### RECORDS SUPPLIED
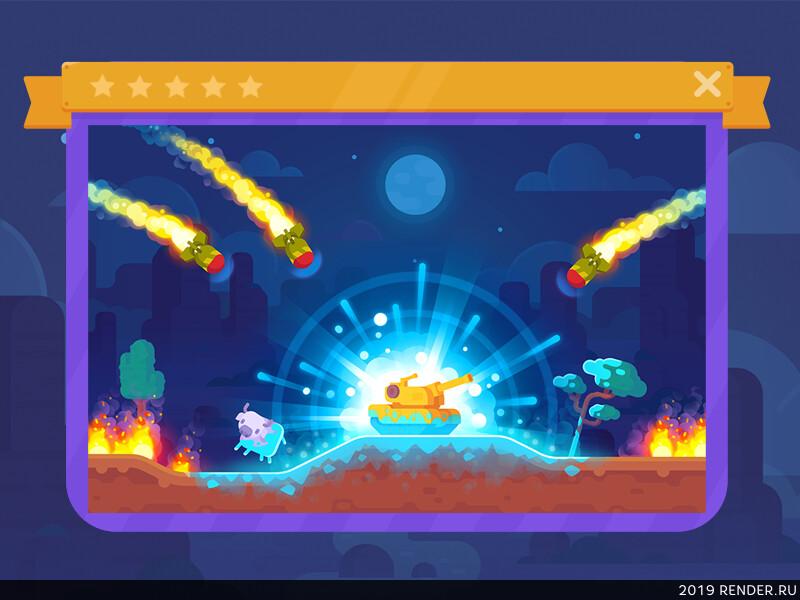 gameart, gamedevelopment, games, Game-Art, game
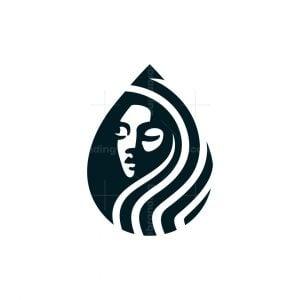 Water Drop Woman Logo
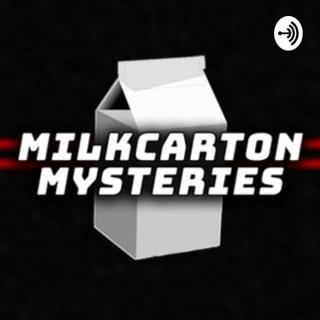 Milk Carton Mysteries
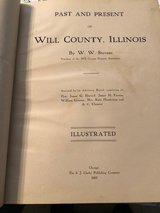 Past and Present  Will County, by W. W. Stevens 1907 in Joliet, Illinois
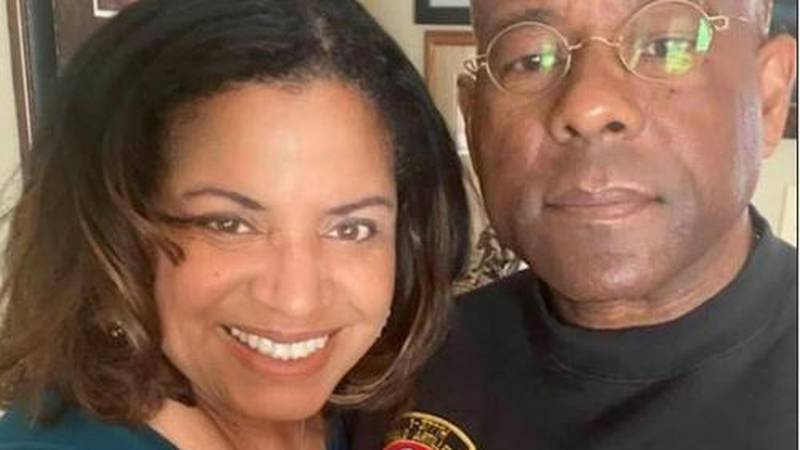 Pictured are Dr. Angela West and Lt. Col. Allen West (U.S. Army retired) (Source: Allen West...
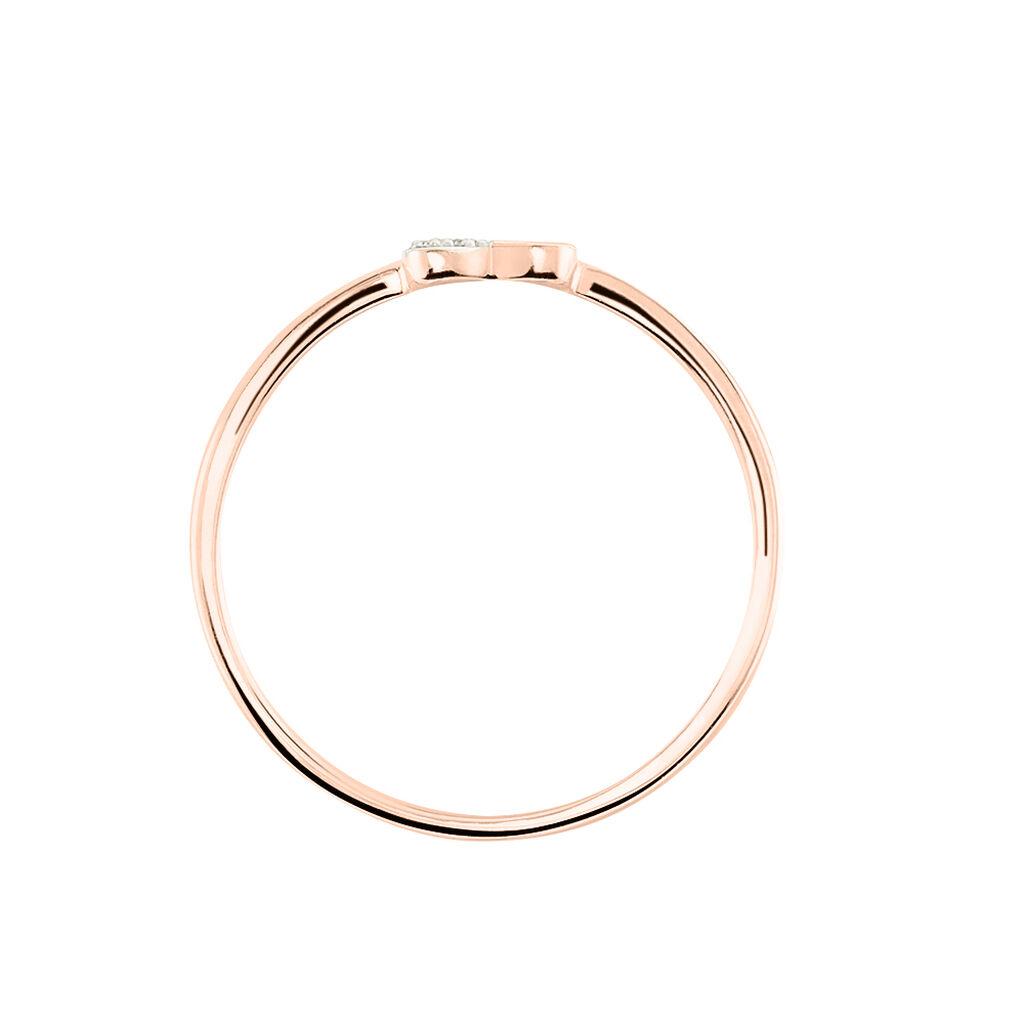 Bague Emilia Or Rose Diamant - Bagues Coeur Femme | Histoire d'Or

### WORK REQUIRED
The copy should hold every entry above word for word and none of the pictures.

### REPLY
 gameart, gamedevelopment, games, Game-Art, game
 Water Drop Woman Logo
 Milk Carton Mysteries
 Past and Present  Will County, by W. W. Stevens 1907 in Joliet, Illinois
 Pictured are Dr. Angela West and Lt. Col. Allen West (U.S. Army retired) (Source: Allen West...
 Bague Emilia Or Rose Diamant - Bagues Coeur Femme | Histoire d'Or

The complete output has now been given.